No Parisian perfume pilgrimage would be complete without a visit to the legendary Salons du Palais-Royal Shiseido, Serge Lutens's opulent HQ, which has attracted a cult following since opening in the Palais-Royal gardens in 1992. Fragrance connoisseurs from around the world flock here to stock up on Les Exclusives, perfumes from Lutens's non-export line that can be bought only at the Paris boutique or shipped by mail order to a limited number of European countries.

I've been a long-time fan of Frederic Malle's Editions de Parfums, so called because Malle places himself in the role of editor, "publishing" unique fragrances by a team of internationally renowned perfumers who are given carte blanche to create the perfume of their dreams. Malle has opened several stores across the city but the original outlet in the 7th arrondissement remains my favourite.

One of the stars in Malle's portfolio of perfumers, Jean-Claude Ellena, is the official nose at Hermes; in 2000, he joined forces with his daughter, Celine, to launch The Different Company. Showcased in a tiny boutique in the Marais, the pair's sophisticated and beautifully packaged fragrances are designed to be worn by both men and women.

Those looking for more subversive scents should drop into another independent Marais parfumerie, Etat Libre d'Orange. This niche Parisian perfume house was founded by Etienne de Swardt, a marketing maverick who, like Malle and MDCI, has assembled a dream team of perfumers that includes Antoine Maisondieu (grandson of the Nobel Prize-winning author and philosopher Albert Camus). Etat Libre d'Orange specialises in perfumes with provocative accords and taboo-breaking names. The bottles are a little too risque to make gifts for conservative friends, so you're unlikely to encounter too many women trailing the scent of Putain des Palaces (Hotel Slut) or Magnificent Secretions. With outre fragrances such as these, your own unique sillage is pretty much guaranteed.


Maison Francis Kurkdjian, 5 rue d'Alger, 1st. Metro: Tuileries. Custom-made scents by appointment, phone +33 142 774 033.

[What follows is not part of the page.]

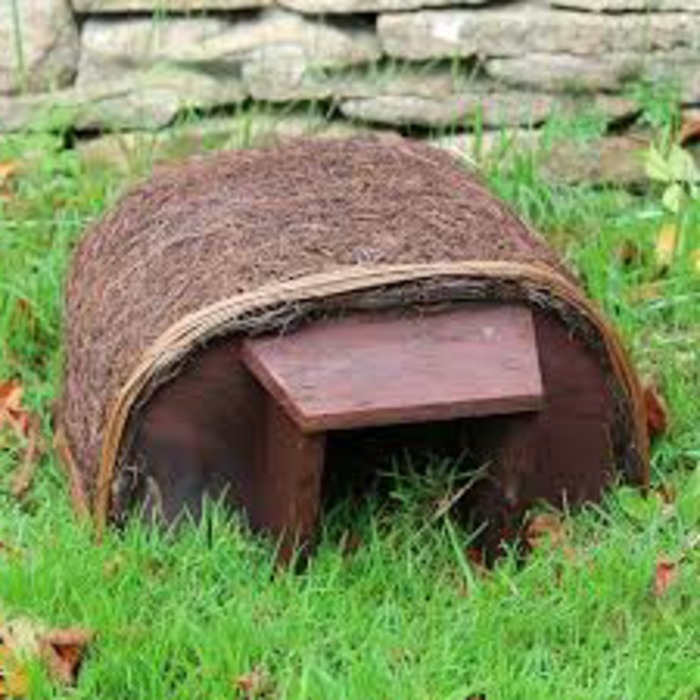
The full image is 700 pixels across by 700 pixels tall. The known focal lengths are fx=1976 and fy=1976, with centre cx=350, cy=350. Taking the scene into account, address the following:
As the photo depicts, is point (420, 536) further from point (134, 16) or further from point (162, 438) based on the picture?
point (134, 16)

Jovoy, 29 rue Danielle Casanova, 1st. Metro: Pyramides/Opera.

Guerlain, 68 ave des Champs-Elysees, 8th. Metro: Franklin D. Roosevelt.

Caron, 90 rue du Faubourg Saint-Honore, 1st. Metro: Franklin D. Roosevelt.

Annick Goutal, 14 rue de Castiglione, 1st. Metro: Tuileries.

Parfums de Nicolai, 28 rue de Richelieu, 1st. Metro: Palais Royal.

JAR, 24 rue de Castiglione, 1st. Metro: Tuileries.

Maitre Parfumeur et Gantier, 5 rue des Capucines, 1st. Metro: Opera.

Colette, 213 rue Saint-Honore, 1st. Metro: Tuileries.

IUNX at Hotel Costes, 239 rue Saint-Honore, 1st. Metro: Tuileries.

Salons du Palais-Royal Shiseido, 142 Galerie de Valois, 1st. Metro: Palais Royal.

Frederic Malle, 37 rue de Grenelle, 7th. Metro: Rue du Bac.

The Different Company, 10 rue Ferdinand Duval, 4th. Metro: Saint-Paul.

Etat Libre d'Orange, 69 rue des Archives, 4th. Metro: Rambuteau.

A selection of niche perfumes are also found at Le Bon Marche (24 rue de Sevres, 7th. Metro: Sevres-Babylone) and on the ground floor of Printemps de la Beaute (64 Boulevard Haussmann, 9th. Metro: Chaussee d'Antin).